### Directions for this task
Return the items below unchanged, covering only the stretch from the line that contains "How far is the tree" through the line that contains "57816 millimetres", with both of those lines included.

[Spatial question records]
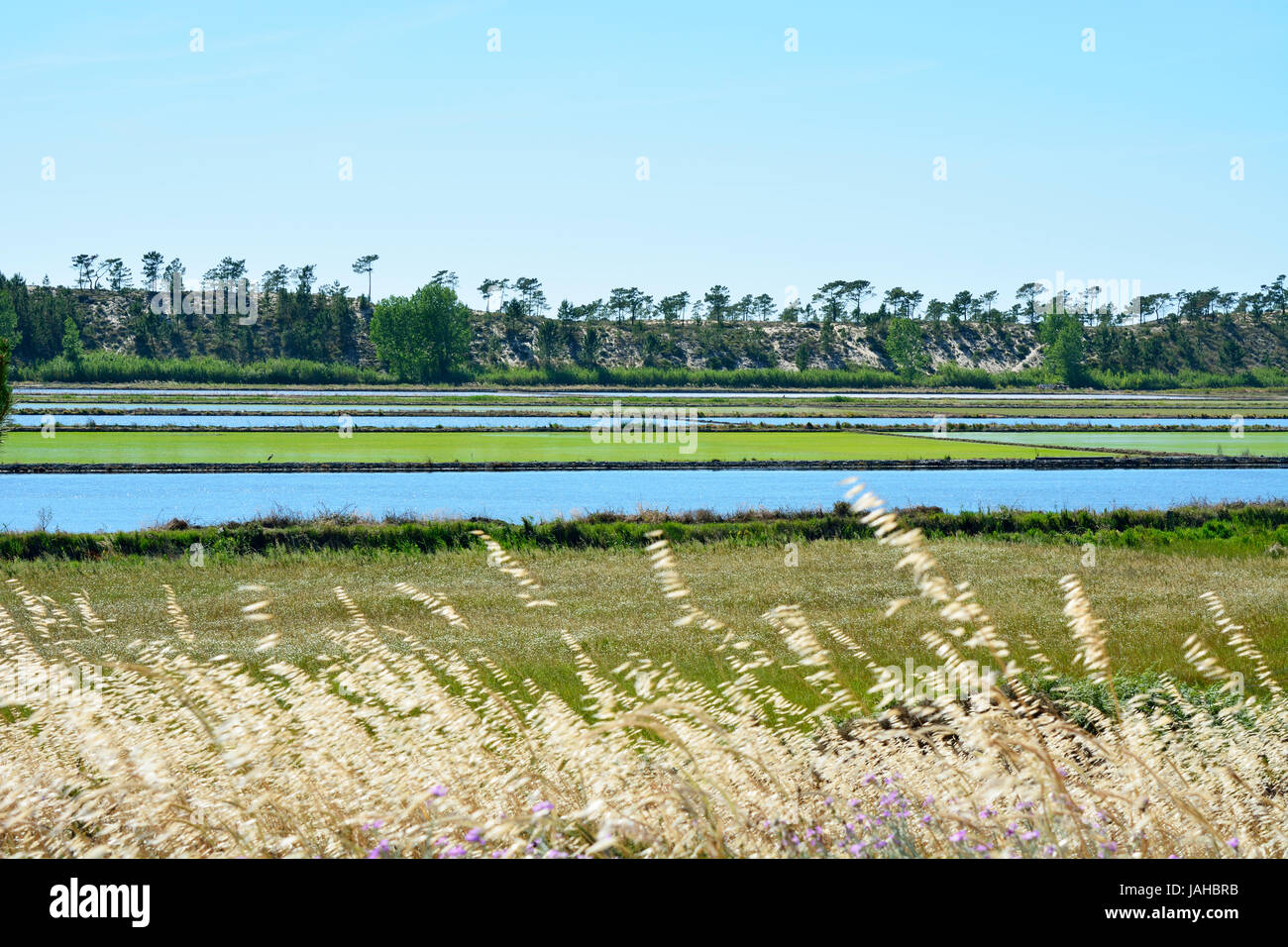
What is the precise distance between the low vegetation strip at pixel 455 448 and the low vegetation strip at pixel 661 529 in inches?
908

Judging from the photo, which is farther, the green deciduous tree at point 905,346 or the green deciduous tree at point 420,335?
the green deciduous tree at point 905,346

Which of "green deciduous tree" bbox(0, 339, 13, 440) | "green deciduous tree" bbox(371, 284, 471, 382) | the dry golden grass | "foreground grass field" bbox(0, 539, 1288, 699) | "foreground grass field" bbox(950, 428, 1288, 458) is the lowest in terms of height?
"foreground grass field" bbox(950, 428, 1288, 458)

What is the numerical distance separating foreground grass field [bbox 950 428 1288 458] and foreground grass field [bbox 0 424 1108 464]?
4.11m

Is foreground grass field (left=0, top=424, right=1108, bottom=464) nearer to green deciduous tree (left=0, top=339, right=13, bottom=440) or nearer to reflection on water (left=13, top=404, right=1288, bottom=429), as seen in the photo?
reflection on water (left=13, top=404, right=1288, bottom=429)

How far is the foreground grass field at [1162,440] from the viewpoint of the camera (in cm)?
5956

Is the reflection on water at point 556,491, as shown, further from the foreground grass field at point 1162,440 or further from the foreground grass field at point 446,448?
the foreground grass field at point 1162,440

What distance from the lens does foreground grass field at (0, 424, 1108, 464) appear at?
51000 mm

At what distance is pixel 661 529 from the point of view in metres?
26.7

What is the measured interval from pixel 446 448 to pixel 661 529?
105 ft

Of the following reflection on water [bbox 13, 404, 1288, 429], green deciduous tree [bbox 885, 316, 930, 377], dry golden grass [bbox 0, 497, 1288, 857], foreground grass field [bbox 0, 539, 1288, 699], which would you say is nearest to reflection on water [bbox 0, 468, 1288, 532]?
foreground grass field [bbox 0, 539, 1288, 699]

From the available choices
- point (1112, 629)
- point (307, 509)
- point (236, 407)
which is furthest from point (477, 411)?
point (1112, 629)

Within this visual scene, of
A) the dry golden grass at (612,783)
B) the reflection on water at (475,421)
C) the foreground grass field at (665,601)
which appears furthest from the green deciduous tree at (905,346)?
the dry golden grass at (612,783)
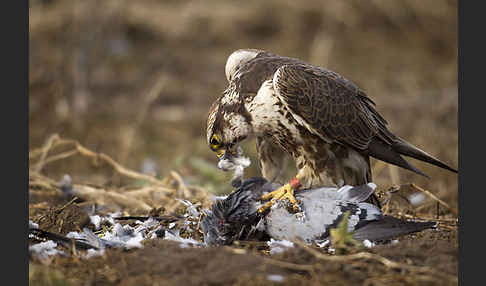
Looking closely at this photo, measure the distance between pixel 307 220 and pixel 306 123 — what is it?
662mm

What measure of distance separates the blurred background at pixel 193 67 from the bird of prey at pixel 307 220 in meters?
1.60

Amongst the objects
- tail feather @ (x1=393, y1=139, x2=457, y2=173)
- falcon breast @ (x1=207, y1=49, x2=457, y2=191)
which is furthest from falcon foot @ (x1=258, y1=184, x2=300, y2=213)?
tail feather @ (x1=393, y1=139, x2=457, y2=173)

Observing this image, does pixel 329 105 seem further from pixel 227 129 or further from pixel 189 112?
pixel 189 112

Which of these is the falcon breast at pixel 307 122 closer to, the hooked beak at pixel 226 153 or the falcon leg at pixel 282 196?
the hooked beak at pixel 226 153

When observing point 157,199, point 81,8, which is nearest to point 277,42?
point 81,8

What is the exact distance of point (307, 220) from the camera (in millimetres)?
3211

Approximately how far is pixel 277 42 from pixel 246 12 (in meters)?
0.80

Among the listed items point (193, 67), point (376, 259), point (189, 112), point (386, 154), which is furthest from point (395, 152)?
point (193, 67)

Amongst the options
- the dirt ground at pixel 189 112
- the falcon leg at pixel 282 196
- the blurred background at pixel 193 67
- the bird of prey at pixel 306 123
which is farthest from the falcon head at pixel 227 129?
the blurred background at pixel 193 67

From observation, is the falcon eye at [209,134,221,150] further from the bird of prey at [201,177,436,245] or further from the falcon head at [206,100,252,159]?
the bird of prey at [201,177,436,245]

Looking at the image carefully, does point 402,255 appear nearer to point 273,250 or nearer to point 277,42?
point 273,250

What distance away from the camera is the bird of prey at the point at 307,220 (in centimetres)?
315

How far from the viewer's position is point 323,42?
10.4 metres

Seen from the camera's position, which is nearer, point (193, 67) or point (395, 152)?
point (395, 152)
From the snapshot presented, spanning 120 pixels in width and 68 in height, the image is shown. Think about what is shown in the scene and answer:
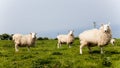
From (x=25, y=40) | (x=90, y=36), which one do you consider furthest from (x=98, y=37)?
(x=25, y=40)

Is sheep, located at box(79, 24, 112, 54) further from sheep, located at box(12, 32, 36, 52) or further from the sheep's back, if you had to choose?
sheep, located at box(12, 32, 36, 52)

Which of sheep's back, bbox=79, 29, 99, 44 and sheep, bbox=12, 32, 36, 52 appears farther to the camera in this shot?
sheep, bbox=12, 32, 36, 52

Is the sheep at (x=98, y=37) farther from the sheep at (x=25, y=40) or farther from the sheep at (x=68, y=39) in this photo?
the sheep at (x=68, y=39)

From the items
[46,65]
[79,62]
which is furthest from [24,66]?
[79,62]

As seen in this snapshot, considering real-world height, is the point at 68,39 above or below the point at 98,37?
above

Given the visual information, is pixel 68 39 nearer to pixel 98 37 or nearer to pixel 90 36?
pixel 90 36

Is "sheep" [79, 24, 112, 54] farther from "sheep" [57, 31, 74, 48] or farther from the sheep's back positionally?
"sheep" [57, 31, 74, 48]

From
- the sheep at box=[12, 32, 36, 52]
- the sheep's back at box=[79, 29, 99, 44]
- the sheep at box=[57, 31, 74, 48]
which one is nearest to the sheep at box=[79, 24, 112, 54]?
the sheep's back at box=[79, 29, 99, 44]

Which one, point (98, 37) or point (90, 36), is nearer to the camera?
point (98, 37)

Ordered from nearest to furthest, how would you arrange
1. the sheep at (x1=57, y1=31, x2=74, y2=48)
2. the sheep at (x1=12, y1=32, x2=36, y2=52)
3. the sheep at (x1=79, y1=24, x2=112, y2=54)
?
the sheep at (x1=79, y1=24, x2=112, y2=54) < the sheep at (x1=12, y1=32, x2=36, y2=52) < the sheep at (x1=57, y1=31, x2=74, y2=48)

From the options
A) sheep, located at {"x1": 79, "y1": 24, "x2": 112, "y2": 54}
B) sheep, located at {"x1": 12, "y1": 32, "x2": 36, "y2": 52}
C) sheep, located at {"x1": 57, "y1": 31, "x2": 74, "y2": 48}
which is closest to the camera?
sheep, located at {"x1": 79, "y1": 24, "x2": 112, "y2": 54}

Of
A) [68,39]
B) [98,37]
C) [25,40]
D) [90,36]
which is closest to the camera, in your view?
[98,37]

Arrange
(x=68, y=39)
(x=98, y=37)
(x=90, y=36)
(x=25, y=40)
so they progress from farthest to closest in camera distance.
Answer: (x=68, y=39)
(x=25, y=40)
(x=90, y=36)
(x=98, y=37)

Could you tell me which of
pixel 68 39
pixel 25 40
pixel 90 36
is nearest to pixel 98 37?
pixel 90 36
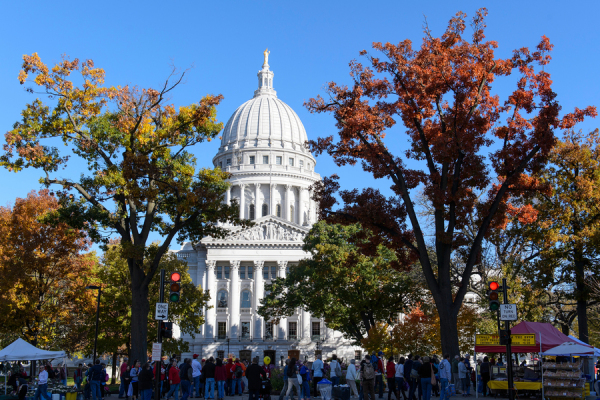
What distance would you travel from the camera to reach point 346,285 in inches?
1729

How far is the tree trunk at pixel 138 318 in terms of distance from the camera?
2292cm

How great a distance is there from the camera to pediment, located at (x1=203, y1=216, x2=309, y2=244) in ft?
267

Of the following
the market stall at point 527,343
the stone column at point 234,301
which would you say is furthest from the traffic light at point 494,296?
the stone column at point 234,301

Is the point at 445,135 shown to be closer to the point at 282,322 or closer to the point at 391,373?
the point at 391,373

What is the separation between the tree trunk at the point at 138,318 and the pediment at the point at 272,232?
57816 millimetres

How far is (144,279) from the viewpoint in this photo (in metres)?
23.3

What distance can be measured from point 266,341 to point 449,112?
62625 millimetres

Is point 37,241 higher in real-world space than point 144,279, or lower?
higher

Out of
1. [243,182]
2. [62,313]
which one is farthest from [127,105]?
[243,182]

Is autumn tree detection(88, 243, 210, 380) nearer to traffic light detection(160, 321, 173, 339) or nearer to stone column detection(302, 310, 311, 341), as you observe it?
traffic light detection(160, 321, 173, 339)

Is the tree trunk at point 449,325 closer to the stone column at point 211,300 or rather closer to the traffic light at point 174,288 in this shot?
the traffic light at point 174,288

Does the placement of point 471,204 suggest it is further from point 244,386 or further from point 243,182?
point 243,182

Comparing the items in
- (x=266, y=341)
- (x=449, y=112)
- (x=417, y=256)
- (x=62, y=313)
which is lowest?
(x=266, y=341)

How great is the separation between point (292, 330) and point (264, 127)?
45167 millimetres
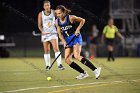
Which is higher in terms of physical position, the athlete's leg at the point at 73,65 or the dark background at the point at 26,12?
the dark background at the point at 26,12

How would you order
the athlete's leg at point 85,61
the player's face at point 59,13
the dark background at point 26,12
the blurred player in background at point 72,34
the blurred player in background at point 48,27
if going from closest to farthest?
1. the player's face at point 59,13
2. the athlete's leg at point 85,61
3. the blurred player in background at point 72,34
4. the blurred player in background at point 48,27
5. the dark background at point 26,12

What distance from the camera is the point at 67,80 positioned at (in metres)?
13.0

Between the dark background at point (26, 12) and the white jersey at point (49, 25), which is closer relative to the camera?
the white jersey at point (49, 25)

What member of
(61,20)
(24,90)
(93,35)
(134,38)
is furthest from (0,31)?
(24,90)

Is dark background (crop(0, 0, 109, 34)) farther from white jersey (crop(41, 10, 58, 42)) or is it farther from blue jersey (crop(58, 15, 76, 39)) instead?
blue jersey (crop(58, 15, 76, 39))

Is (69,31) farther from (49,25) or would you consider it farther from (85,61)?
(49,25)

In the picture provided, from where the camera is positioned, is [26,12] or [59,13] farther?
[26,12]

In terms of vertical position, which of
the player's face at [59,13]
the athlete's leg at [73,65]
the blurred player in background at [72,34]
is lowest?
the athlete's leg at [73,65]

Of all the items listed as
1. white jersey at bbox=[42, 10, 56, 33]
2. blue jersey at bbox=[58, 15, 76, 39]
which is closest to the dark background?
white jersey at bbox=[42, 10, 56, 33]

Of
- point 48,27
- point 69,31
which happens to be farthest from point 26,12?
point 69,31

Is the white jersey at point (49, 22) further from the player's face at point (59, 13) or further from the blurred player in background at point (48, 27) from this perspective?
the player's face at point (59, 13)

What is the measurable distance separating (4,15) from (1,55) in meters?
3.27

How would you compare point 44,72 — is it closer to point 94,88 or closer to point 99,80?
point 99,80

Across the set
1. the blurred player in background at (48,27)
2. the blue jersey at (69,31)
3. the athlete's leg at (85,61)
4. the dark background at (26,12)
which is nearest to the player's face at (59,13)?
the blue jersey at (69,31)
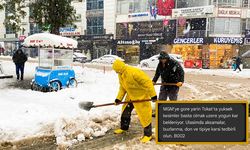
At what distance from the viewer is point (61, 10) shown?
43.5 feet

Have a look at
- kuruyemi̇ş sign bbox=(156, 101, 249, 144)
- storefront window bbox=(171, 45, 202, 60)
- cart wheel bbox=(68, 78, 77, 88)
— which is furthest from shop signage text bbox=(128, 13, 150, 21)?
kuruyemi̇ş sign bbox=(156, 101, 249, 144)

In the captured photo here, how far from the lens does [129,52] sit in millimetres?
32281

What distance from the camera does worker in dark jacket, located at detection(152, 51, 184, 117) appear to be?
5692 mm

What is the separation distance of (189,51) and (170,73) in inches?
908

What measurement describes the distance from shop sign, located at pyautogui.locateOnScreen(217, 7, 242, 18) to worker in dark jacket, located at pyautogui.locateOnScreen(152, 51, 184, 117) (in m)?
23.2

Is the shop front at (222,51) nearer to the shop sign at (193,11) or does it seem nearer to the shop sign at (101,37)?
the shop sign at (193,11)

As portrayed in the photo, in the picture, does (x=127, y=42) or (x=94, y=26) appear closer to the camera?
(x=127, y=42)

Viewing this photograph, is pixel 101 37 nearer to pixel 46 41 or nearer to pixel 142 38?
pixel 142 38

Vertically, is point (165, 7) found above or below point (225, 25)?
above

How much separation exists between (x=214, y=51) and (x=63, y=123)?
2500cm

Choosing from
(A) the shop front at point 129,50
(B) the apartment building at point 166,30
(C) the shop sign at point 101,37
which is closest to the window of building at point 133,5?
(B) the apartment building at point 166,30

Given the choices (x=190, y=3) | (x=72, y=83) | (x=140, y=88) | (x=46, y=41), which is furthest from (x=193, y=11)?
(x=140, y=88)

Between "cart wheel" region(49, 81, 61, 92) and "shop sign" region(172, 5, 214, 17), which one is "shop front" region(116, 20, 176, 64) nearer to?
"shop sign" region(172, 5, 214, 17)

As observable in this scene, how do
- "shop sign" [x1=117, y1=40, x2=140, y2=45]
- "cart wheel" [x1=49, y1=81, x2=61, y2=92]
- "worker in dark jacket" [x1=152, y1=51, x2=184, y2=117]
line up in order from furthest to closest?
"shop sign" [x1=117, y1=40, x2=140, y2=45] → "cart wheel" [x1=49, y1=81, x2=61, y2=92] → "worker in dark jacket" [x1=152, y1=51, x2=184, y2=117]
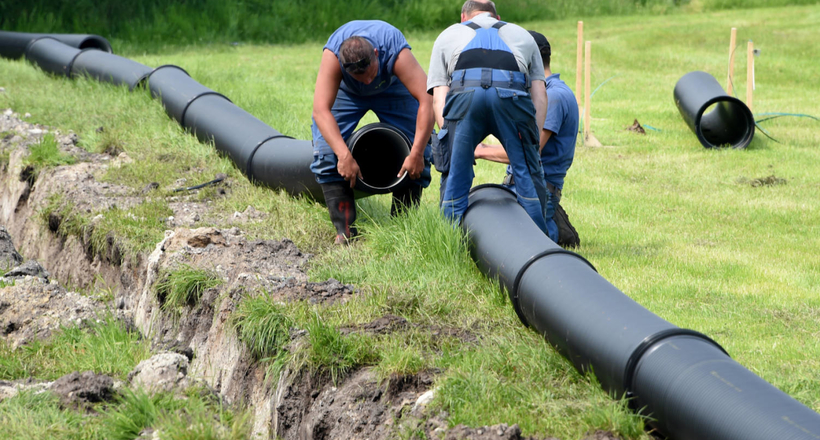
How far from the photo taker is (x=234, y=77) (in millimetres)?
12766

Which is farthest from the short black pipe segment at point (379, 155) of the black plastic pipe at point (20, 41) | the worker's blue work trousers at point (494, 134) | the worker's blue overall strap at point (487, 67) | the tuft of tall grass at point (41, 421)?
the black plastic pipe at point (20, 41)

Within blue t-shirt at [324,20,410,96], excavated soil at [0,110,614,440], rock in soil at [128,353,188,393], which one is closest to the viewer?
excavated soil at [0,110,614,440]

### Task response
How far is the tree trunk at pixel 138 318 in terms of distance from the camera?
2292cm

How great a distance is there from the camera to pediment, located at (x1=203, y1=216, x2=309, y2=244) in ft?
267

Of the following
the market stall at point 527,343
the stone column at point 234,301
which would you say is furthest from the traffic light at point 494,296?
the stone column at point 234,301

Is the point at 445,135 shown to be closer to the point at 282,322 or closer to the point at 391,373?
the point at 391,373

What is the separation between the tree trunk at the point at 138,318 and the pediment at the point at 272,232?
57816 millimetres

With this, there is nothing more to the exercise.